The United Nations has announced that Ghana, Kenya, and Malawi will take part in a breakthrough pilot programme to make the world’s first malaria vaccine available in selected areas, beginning in 2018.
Announcement of the coordinated rollout comes as the international community marks World Malaria Day on 25 April and the kick-off of World Immunization Week, 24-30 April, which celebrates the widespread use of vaccines that protect people against 26 diseases.
Overall, vaccines prevent an estimated two to three million deaths each year.
The injectable RTS,S vaccine was developed to protect young children from the most deadly form of malaria caused by Plasmodium parasites. It will be assessed in the pilot programme as a complementary malaria control tool to potentially be added to the core package of WHO-recommended measures for malaria prevention.
The malaria vaccine will be administered via intramuscular injection and delivered through routine national immunization programmes.

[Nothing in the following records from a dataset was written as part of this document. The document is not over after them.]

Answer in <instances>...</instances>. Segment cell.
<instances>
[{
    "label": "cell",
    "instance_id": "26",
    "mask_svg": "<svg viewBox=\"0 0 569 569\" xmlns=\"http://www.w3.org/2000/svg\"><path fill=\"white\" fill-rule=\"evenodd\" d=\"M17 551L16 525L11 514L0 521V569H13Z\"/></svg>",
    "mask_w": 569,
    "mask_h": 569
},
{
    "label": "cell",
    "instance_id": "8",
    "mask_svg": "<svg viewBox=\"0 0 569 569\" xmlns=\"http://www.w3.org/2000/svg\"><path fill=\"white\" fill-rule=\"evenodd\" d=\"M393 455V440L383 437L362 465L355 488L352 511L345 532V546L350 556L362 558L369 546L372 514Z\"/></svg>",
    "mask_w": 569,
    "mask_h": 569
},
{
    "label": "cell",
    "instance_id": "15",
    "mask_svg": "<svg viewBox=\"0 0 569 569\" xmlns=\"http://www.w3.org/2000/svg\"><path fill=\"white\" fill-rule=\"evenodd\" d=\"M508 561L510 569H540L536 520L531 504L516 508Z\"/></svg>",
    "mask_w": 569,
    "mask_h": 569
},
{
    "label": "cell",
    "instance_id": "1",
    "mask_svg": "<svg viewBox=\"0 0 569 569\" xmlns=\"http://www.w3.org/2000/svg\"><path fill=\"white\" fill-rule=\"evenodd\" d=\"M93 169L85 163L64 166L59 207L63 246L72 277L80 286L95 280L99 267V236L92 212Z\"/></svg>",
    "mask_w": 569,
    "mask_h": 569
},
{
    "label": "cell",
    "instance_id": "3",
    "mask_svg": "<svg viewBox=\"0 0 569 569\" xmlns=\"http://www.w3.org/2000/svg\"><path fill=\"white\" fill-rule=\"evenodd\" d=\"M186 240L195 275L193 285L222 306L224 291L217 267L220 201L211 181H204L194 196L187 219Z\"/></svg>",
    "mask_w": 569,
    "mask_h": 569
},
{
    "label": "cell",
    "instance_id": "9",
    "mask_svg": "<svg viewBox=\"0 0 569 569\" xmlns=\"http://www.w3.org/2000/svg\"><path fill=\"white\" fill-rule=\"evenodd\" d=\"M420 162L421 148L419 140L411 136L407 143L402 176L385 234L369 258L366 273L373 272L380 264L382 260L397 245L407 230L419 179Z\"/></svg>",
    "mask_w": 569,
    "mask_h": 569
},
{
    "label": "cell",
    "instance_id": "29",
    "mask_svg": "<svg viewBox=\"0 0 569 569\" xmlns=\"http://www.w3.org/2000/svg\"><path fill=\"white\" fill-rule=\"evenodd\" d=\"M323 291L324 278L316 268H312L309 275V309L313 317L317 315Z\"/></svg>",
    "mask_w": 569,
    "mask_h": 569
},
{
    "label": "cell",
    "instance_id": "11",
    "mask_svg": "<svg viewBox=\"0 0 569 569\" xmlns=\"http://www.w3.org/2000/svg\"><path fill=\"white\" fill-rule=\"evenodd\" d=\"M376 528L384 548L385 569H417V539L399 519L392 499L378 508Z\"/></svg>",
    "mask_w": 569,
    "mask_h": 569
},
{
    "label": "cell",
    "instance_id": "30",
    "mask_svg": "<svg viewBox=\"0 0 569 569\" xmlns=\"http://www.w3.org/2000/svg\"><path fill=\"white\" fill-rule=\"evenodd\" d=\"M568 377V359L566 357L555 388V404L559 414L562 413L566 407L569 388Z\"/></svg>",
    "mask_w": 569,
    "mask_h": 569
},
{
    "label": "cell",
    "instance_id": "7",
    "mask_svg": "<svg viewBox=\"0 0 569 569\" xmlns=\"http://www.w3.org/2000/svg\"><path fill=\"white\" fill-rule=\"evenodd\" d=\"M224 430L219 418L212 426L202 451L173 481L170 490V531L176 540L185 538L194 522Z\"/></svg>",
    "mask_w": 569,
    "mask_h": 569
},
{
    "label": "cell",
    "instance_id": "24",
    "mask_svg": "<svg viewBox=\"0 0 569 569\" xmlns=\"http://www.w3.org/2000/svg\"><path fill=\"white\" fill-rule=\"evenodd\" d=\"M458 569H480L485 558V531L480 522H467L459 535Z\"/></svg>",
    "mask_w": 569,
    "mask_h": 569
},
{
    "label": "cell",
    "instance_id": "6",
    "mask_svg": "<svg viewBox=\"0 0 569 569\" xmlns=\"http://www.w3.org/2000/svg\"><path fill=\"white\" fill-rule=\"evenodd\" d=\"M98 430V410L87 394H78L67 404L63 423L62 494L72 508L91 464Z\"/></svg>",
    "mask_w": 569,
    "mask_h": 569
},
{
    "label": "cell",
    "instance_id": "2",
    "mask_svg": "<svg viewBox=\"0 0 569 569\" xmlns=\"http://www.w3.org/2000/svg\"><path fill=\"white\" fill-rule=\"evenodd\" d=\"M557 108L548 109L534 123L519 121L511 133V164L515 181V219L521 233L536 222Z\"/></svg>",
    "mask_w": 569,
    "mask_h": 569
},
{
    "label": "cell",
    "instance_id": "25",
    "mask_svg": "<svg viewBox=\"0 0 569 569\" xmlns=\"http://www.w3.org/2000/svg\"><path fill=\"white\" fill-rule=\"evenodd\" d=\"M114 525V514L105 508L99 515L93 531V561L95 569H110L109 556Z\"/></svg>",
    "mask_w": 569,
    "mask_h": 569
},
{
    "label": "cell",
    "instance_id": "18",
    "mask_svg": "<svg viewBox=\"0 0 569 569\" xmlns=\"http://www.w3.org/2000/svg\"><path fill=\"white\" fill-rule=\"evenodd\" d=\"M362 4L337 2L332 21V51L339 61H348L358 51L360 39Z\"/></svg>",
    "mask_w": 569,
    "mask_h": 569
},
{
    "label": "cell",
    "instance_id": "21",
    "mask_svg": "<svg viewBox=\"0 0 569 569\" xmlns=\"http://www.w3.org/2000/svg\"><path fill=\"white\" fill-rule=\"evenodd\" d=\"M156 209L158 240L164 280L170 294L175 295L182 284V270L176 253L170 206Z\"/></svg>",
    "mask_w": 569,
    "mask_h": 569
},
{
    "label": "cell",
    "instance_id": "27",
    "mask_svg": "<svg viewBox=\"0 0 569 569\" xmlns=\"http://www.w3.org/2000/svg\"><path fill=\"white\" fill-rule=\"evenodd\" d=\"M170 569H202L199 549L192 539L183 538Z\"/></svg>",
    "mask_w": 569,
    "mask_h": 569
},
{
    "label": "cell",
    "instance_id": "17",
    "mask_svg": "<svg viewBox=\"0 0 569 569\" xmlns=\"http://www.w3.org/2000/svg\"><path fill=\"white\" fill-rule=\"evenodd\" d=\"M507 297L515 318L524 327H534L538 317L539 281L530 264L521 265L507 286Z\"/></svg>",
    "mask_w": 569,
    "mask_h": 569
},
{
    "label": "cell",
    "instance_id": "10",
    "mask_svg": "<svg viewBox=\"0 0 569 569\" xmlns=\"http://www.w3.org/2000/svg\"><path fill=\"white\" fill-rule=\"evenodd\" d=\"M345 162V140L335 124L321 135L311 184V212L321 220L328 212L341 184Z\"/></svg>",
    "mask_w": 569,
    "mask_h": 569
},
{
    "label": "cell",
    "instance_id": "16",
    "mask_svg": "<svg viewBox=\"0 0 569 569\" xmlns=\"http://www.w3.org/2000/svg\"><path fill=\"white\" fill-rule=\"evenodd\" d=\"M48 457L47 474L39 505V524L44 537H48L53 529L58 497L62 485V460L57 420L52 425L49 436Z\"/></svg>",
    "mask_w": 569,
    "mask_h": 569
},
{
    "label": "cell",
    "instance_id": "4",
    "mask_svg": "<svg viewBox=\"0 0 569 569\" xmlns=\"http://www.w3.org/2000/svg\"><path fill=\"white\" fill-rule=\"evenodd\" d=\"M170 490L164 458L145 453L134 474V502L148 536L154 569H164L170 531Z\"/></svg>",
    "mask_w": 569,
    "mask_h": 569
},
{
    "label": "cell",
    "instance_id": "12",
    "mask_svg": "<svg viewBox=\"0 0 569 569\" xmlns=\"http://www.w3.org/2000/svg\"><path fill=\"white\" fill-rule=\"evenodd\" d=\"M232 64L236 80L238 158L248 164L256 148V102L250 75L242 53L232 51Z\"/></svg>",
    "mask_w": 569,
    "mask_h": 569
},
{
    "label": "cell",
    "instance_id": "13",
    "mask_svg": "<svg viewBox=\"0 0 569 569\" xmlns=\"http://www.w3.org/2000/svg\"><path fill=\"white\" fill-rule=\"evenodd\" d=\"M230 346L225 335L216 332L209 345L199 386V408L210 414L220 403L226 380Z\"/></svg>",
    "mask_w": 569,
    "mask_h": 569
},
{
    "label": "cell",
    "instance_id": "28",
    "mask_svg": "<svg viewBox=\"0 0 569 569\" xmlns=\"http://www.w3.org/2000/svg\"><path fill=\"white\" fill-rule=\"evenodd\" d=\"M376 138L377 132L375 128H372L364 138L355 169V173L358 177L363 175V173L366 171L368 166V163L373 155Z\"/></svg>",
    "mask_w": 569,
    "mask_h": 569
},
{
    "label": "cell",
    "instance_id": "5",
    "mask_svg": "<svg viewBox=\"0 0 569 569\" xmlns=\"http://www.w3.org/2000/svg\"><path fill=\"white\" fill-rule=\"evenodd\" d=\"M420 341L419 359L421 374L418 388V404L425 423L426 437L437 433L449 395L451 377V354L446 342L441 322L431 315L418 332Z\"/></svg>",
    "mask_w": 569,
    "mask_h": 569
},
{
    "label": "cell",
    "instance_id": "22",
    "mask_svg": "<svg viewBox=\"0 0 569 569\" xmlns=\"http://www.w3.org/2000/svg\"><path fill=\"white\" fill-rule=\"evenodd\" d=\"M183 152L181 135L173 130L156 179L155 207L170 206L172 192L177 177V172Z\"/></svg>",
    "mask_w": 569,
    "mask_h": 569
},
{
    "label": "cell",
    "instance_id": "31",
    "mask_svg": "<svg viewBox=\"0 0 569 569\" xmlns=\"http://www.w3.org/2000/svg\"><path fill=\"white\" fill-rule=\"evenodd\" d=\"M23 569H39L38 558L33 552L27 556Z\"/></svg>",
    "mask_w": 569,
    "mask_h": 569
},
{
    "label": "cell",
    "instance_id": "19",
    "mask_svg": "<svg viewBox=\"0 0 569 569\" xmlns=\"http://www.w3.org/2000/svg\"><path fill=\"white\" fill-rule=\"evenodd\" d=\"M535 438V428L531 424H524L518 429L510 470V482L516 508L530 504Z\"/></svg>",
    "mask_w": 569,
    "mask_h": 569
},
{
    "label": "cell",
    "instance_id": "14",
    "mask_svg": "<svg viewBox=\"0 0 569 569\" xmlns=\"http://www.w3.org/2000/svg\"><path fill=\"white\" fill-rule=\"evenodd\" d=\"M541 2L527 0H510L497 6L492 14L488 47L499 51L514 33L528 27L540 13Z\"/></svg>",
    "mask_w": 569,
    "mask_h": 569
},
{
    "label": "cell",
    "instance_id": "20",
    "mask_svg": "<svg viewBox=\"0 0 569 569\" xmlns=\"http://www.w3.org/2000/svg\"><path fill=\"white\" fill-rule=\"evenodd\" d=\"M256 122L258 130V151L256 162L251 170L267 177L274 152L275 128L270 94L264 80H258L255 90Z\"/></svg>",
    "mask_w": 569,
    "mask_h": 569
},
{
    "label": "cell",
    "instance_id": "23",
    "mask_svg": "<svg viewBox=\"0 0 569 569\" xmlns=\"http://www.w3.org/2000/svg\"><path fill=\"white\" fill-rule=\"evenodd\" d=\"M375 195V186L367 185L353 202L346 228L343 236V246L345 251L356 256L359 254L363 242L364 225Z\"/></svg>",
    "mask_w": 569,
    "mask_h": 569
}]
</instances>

Gavi, the Vaccine Alliance; the Global Fund to Fight AIDS, Tuberculosis and Malaria; and the International Drug Purchase Facility UNITAID, are partnering to provide $49.2 million for the first phase of the pilot programme (2017-2020), which will be complemented in-kind by contributions from WHO and the British pharmaceutical company GSK .
Africa bears the greatest burden of malaria worldwide. Global efforts in the last 15 years have led to a 62 per cent reduction in malaria deaths between 2000 and 2015, yet approximately 429,000 people died of the disease in 2015 – the majority of them young children in Africa.